Available data.
※ ※ ※
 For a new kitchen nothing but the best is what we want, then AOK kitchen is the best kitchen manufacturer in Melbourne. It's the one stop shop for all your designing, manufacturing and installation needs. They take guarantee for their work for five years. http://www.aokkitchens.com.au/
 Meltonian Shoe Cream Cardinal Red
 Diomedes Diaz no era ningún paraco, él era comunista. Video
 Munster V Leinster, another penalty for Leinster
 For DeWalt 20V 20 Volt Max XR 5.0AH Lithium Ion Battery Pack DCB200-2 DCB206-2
※ ※ ※
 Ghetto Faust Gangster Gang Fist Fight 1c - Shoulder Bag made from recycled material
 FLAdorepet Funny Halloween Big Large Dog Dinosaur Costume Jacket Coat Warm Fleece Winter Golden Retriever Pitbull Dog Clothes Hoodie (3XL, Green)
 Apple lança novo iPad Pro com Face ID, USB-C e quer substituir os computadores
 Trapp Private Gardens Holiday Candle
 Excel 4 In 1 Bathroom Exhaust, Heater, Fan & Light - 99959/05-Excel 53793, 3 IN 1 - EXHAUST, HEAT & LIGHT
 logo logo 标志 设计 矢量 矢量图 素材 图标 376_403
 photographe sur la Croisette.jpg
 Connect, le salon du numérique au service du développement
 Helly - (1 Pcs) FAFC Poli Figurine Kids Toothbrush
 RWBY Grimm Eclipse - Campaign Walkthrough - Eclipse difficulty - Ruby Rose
※ ※ ※
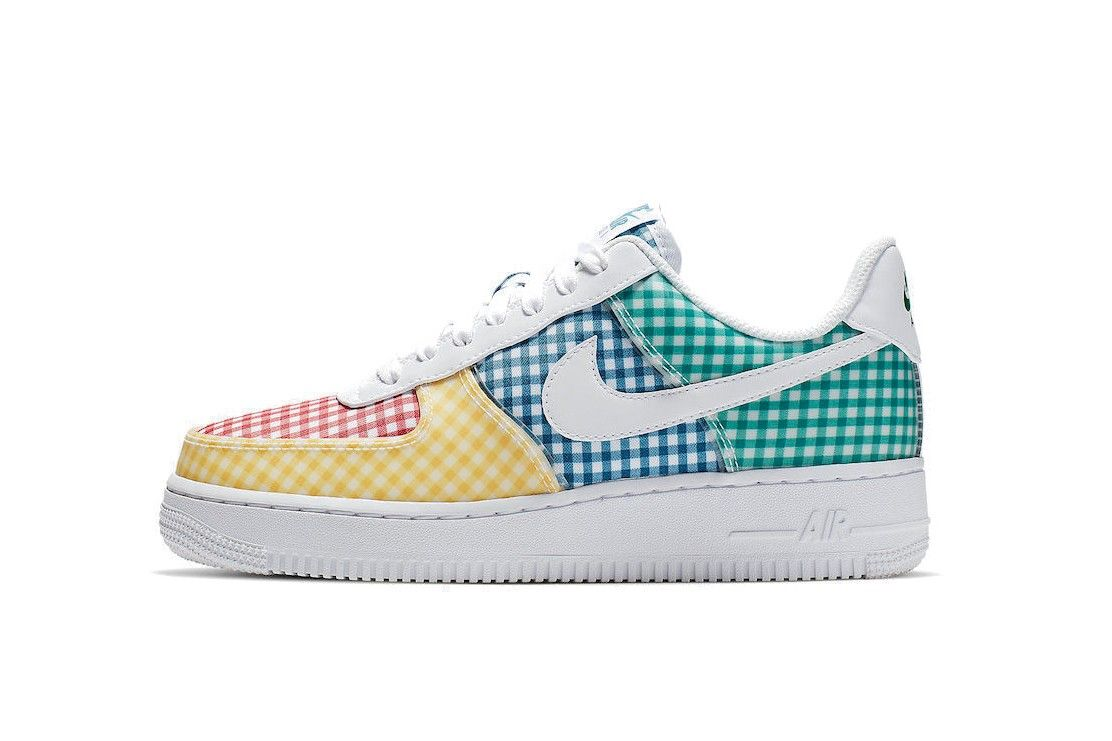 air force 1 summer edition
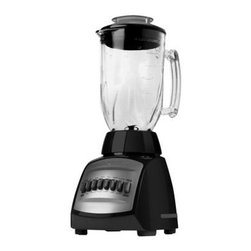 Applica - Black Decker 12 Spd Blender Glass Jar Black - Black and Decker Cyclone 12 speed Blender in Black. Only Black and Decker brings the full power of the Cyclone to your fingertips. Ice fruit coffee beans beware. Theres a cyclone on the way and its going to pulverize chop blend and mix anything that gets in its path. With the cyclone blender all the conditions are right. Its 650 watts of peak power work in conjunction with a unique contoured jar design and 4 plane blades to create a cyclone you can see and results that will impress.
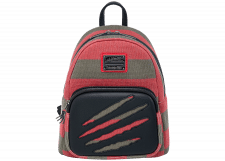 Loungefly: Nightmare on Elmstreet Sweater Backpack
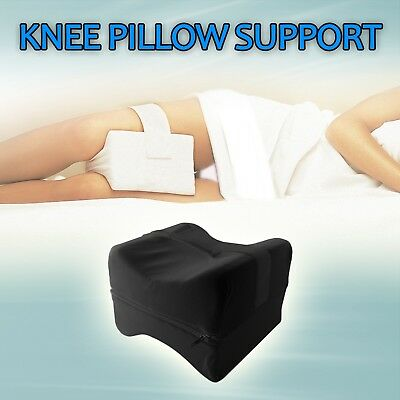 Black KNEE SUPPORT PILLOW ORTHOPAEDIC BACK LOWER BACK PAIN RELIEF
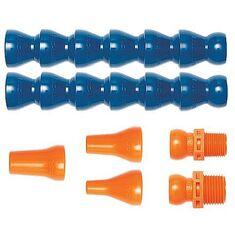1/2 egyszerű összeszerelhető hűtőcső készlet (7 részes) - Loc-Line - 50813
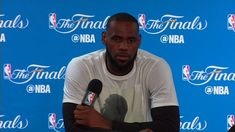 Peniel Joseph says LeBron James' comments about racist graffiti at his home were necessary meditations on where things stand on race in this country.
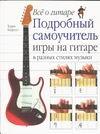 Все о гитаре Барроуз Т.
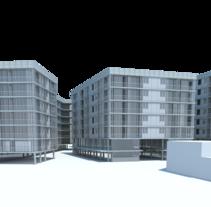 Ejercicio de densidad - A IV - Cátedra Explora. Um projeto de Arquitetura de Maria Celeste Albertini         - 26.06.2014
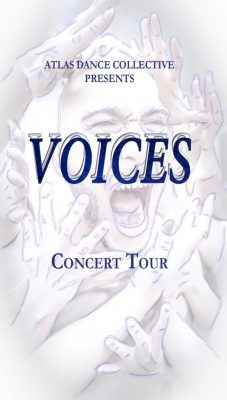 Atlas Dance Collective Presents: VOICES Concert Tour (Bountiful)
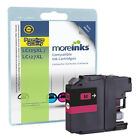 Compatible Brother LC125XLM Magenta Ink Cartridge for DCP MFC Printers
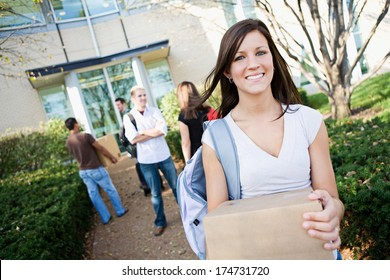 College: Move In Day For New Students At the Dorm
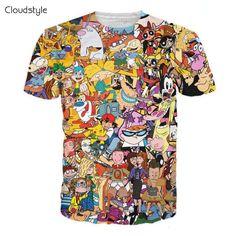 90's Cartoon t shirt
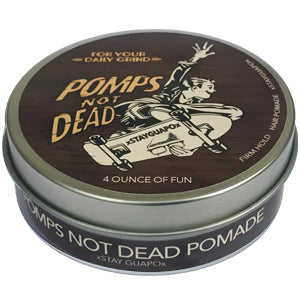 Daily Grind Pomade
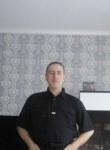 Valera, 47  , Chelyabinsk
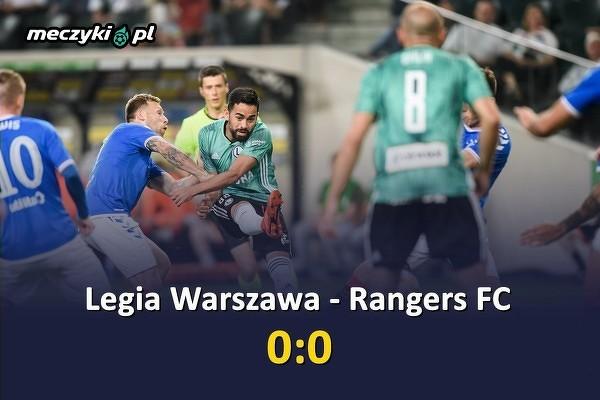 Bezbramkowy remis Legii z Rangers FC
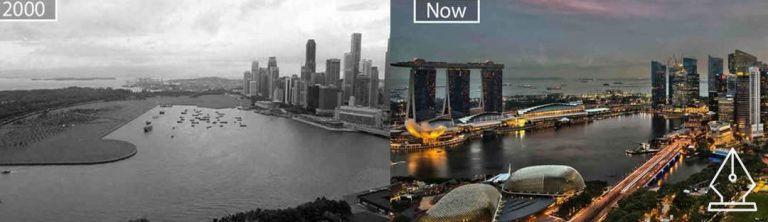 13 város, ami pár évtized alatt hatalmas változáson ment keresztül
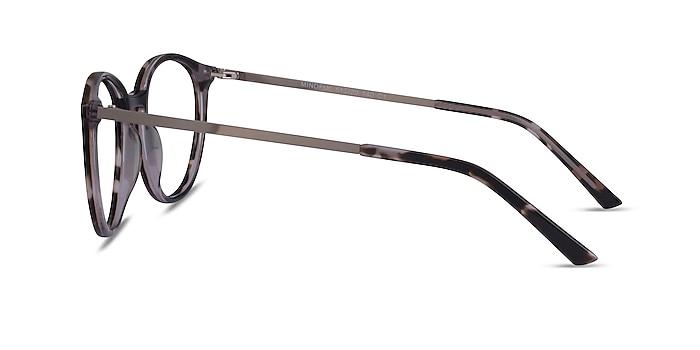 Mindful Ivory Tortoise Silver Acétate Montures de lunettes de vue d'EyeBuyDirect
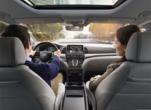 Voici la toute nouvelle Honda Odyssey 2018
※ ※ ※
Directions. Once the line with "1/2 egyszerű összeszerelhető" is found above, print it and every line after it through the line with "Atlas Dance Collective", exactly. Pictures stay out.

Exercise output.
1/2 egyszerű összeszerelhető hűtőcső készlet (7 részes) - Loc-Line - 50813
 Peniel Joseph says LeBron James' comments about racist graffiti at his home were necessary meditations on where things stand on race in this country.
 Все о гитаре Барроуз Т.
 Ejercicio de densidad - A IV - Cátedra Explora. Um projeto de Arquitetura de Maria Celeste Albertini         - 26.06.2014
 Atlas Dance Collective Presents: VOICES Concert Tour (Bountiful)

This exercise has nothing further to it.